The whole experience, however, from the hardworking, nothing’s-too-much-trouble waiter to the chic, stylish city-bar surroundings made the lunch a feel like a welcome weekend treat and the fact that the wrap and fries came in under a tenner left room in the budget for a glass or two of something fruity...

Speaking of which, how could I forget the Pinot Grigio rose, flowing as if from a tap, and gloriously described as an 'elegant bone dry stunner'?! Should they ever decide to pair a wine with a person instead of plate of food I’d jump at the chance to accompany this one….the words ‘modesty’ and ‘virtue’ should now come screaming to mind!

Monday, 28 June 2010

Magazine Meal 3

The last meal in my week of magazine testing - what to choose...what to choose?

Torn between going all out with an indulgent and time-consuming recipe or a light meal thrown together in a jiffy (leaving time to enjoy what was left of the evening sun) I opted for a recipe from July's Weight Watchers Magazine that was sin-free, simple to prepare but also promised on flavour; result!

The recipe under scrutiny this time was actually from a little book entitled 'Summer Sizzlers' given away with the magazine; also included in the book were ricotta stuffed mushrooms, bulgar wheat pilaff and broad bean and leek tortilla, to name but 3.

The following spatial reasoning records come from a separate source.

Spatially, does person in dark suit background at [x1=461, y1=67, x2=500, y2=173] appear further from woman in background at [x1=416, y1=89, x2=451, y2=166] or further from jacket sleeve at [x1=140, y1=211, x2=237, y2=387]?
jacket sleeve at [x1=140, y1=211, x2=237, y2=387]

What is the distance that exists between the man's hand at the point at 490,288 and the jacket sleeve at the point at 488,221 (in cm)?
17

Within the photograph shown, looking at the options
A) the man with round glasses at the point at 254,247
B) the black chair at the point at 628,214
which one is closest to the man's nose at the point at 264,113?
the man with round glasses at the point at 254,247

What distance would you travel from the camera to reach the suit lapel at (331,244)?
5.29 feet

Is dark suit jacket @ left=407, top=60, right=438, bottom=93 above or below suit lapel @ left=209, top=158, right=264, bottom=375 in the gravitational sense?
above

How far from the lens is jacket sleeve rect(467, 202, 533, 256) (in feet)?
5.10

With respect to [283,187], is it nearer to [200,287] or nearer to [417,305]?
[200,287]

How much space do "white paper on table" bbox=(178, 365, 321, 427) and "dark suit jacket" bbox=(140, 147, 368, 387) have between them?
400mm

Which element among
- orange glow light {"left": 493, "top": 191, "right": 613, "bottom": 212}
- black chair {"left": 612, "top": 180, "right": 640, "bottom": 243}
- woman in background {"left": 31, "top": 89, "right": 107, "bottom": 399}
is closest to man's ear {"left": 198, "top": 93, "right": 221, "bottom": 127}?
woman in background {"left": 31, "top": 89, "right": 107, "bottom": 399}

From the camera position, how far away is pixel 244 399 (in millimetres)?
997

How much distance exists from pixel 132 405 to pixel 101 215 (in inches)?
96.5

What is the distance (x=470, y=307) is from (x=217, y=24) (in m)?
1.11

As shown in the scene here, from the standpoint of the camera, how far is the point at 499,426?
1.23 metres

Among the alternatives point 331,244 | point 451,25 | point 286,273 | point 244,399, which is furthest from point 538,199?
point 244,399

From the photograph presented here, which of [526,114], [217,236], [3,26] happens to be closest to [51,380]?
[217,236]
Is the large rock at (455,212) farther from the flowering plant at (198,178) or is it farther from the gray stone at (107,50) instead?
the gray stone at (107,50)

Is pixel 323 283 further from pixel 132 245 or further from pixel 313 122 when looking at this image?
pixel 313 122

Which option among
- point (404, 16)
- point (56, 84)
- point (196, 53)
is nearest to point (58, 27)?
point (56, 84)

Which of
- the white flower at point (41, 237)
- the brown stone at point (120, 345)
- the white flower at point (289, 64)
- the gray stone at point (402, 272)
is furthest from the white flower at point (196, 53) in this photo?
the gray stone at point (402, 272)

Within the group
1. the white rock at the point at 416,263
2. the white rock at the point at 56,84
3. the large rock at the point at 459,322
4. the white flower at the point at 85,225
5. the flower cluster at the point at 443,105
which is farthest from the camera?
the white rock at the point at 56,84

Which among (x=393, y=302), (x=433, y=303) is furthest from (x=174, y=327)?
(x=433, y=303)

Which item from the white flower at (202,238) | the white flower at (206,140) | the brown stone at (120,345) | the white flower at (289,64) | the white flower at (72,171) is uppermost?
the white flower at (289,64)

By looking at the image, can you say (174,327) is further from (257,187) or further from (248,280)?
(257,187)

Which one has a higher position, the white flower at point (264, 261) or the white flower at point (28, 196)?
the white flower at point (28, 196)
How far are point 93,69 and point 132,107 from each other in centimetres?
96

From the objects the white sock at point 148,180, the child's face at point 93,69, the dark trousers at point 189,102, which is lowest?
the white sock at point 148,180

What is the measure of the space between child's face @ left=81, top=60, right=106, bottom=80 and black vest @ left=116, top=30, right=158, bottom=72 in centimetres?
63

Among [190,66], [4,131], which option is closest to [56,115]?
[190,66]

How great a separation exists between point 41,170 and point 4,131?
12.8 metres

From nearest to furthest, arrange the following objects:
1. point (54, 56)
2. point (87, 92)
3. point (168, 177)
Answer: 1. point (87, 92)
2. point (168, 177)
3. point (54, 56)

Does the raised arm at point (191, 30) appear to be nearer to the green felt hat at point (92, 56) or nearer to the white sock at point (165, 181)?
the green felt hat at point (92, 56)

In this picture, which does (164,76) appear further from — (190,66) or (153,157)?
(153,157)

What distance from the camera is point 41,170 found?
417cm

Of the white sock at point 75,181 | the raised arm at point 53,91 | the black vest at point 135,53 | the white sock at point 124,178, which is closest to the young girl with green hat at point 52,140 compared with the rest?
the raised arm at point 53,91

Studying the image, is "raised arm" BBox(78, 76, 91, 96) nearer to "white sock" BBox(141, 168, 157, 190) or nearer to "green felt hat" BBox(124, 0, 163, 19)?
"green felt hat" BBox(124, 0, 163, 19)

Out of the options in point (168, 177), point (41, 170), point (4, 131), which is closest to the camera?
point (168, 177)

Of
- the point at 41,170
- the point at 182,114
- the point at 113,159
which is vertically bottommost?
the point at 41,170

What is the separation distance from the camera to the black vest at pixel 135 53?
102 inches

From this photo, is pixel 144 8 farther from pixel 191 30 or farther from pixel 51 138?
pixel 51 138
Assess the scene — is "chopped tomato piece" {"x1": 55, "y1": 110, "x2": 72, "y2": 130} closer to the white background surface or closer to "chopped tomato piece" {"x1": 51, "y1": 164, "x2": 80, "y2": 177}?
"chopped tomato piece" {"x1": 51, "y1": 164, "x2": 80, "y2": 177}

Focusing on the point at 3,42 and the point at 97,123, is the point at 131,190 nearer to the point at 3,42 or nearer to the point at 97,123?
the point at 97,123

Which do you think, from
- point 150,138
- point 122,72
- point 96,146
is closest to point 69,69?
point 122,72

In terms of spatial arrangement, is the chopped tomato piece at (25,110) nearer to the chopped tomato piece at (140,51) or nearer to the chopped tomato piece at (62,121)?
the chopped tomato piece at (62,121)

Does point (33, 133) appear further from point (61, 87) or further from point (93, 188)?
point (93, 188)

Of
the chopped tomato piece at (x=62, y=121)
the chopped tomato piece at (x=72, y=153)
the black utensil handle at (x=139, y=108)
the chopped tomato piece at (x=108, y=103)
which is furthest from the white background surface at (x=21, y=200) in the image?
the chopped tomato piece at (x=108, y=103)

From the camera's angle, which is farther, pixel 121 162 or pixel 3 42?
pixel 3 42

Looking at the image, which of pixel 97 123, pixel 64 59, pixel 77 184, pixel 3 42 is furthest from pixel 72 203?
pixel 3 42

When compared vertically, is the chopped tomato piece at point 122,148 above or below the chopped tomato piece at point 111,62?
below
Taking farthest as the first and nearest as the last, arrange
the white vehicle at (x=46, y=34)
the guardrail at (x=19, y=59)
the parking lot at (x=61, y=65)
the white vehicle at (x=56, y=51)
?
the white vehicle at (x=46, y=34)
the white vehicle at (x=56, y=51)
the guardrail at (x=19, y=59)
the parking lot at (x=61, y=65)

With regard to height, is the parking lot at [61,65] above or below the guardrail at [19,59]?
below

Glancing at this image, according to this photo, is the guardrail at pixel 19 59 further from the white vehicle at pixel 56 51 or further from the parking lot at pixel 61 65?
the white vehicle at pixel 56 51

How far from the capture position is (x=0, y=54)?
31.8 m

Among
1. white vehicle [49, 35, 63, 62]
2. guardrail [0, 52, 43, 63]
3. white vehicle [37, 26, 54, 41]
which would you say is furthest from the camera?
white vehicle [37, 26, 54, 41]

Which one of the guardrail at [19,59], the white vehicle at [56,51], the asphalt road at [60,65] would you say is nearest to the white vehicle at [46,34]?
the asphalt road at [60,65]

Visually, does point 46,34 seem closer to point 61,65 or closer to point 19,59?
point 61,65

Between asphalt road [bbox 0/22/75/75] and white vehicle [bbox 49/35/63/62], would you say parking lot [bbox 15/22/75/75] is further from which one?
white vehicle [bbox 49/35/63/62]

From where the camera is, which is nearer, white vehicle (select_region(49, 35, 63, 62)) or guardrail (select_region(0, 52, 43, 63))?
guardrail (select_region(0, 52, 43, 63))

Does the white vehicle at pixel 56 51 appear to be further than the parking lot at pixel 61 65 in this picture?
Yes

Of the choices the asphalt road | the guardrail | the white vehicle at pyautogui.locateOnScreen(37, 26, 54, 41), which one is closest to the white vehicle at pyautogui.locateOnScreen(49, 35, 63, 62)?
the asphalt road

Chilli Corn Fritters from 'Summer Sizzlers' courtesy of Weight Watchers
(Serves 4 as a starter, 2 as a main)

50g polenta
200g sweetcorn (I used frozen and defrosted them before use)
1/2 - 1 tsp crushed chillies
3 tbl sp fresh coriander, chopped
1 tbl sp thai green curry paste
1 tbl sp fish sauce (I used wheat free tamari instead)
1 egg
low fat cooking spray

1. Place all the ingredients except the low fat spray in a bowl, and combine well. The mixture will be quite runny (adjust the amount of chillies used depending on how spicy you like your food).
2. Spray a non-stick frying pan with the low fat cooking spray and heat to a medium temperature. Use your hands to form the corn mixture into eight balls and flatten into cake shapes.
3. Cook for about 2 minutes on each side until cooked through and golden. You may find this easier to do in two batches. Serve immediately.

I served the fritters with broccoli stir fried in vegetable oil with slithers of garlic and a few crushed chilli flakes. For a more substantial meal cooked brown rice could also be added to the pan with the broccoli for a tasty side dish.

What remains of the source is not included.